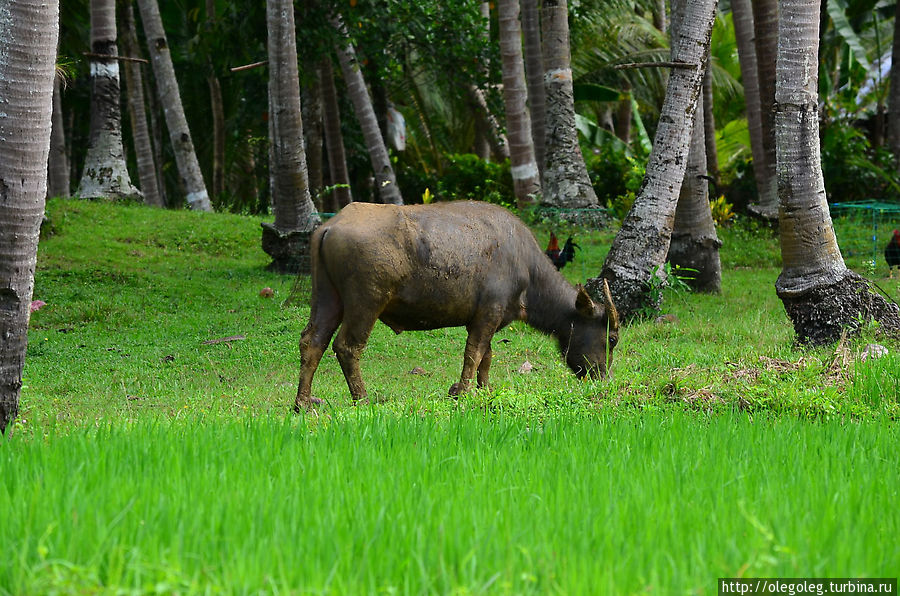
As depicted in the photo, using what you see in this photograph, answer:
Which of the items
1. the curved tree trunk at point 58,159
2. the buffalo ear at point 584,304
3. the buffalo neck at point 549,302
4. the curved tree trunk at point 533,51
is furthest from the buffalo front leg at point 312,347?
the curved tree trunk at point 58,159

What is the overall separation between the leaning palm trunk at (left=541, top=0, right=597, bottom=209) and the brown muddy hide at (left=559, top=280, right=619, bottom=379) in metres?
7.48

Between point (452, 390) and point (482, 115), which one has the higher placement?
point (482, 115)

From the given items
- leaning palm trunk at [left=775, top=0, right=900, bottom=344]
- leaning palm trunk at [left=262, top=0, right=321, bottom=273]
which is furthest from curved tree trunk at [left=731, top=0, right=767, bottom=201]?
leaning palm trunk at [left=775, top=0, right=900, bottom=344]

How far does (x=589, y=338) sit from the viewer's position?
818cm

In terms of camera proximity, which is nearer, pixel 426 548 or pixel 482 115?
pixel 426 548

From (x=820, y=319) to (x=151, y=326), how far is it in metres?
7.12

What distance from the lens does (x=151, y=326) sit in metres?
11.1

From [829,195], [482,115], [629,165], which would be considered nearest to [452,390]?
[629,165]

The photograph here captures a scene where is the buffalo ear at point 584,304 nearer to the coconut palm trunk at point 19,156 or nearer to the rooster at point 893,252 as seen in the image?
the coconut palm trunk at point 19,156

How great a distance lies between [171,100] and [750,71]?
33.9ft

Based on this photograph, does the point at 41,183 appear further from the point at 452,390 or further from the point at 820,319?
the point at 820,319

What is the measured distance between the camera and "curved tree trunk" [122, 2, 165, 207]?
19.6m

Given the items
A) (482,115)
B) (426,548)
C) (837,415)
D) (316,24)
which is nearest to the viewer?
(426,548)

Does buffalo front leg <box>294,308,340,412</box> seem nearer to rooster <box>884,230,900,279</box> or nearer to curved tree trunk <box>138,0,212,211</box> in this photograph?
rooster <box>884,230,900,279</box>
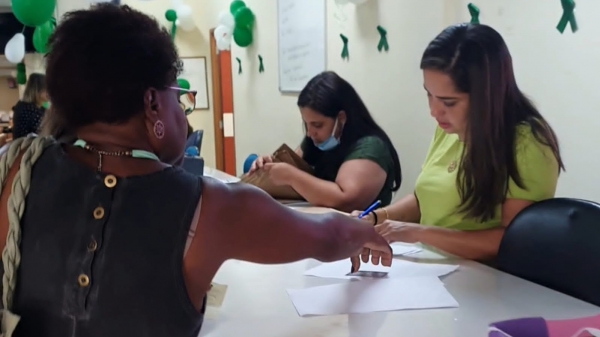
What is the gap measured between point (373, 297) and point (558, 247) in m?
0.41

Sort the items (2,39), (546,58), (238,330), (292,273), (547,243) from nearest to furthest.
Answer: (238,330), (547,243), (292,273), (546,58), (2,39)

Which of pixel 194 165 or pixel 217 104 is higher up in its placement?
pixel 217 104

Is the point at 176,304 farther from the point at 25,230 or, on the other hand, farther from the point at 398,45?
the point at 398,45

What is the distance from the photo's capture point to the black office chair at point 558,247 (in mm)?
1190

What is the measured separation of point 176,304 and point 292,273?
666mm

--

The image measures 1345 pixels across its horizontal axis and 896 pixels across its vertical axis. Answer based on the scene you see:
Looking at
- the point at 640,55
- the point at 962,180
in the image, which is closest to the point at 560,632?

--

# [STATED GOAL]
Please show every line of the listing above that contains the string "nearest", treating uppercase and lowercase as different.

# [REPLY]
From [829,195], [482,115], [629,165], which would be considered nearest to [452,390]?
which is nearest to the viewer?
Sort the items (2,39), (546,58), (238,330), (292,273), (547,243) from nearest to furthest.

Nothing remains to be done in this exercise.